We had the honor of meeting with William Krisel, the architect of the Racquet Club Road Estates, on September 9, 2006. We spoke for two hours at his Brentwood home that he designed and built in 1955. It was easy to discern the distinctive Krisel elements that influenced the Alexander houses a few years later: space-age kitchen cabinets, beamed tongue and groove ceilings with clerestories, exterior wood screens, a courtyard between the open carport and house, and interesting indoor/outdoor relationships.
In fact, Bill said that George and Robert Alexander requested elements from his house be included in their developments. Bill was partnered with Dan Palmer then, but Palmer didn't work on the Palm Springs or San Diego developments; he concentrated on other regions . The sudden death of the Alexanders and their wives in a plane crash on November 14, 1965 curtailed much of Bill's work including a renovation of the Palm Springs Racquet Club which the Alexanders owned at the time. By the mid-1960's Bill stopped designing single family homes and concentrated on high-rises.

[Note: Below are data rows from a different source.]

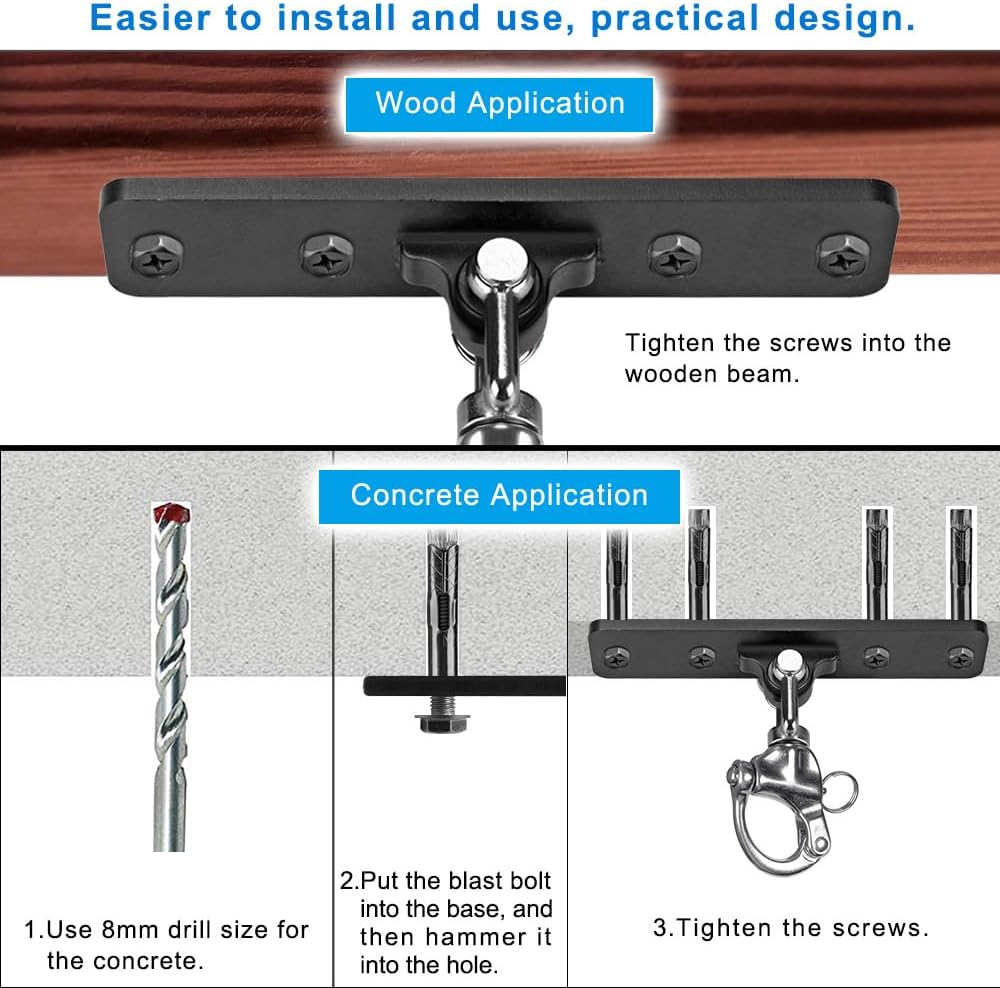 Easier to install and use, practical design.

Wood Application

Tighten the screws into the wooden beam.

Concrete Application

1.Use 8mm drill size for the concrete.

2.Put the blast bolt into the base, and then hammer it into the hole.

3.Tighten the screws.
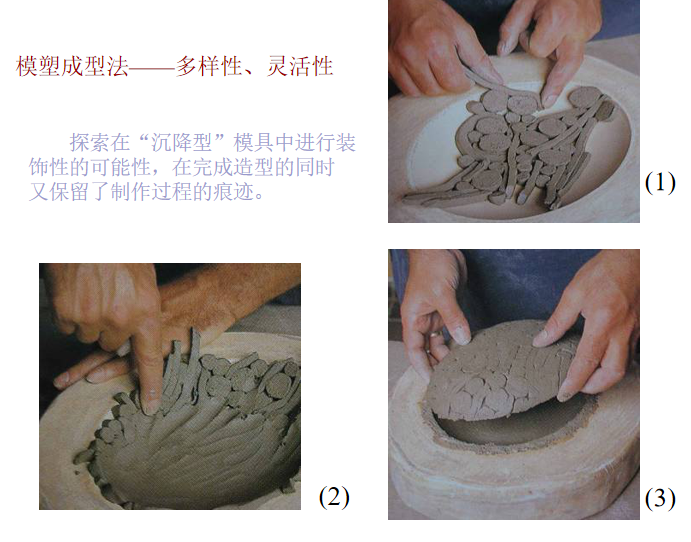 模塑成型法——多样性、灵活性

探索在“沉降型”模具中进行装饰性的可能性，在完成造型的同时又保留了制作过程的痕迹。

(1)

(2)

(3)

Bill was generous enough to allow us to include his original floorplans and elevations on the website. They are displayed below along with the real estate agent's original flyer for the development. There are notable omissions in the built houses compared to the original designs which Bill says was done to keep the homes affordable. Overhangs were eliminated and clerestories in the rear elevation were deleted. Flat roofs lost all their clerestories and gable models lost the floor to ceiling bedroom windows and full width gable glass. When renovating, these original drawings should be helpful in keeping our houses stylistically accurate.
Bill is clearly peeved by alterations to the houses that aren't sensitive to the original design. These include randomly punched windows, filled-in courtyards, enclosed carports, and the interruption of indoor/outdoor components such as the entry fence projecting into the kitchen.
Since there seem to be no color photos of the houses when new, we asked what the original colors were. He showed us the original color schedule that specified the paint for each element of each house which was varied throughout the development. Unfortunately, the color references are from the O'Brien paint company which no longer exists. We do know of a vintage catalog that has been found, so we hope to track down this mystery soon. One consistency was that the ceiling beams in each house were always painted Weathered Brown, just as they are in Bill's house today.
We thank Bill Krisel for his time and hope to continue a close relationship in our effort to preserve our historic neighborhood.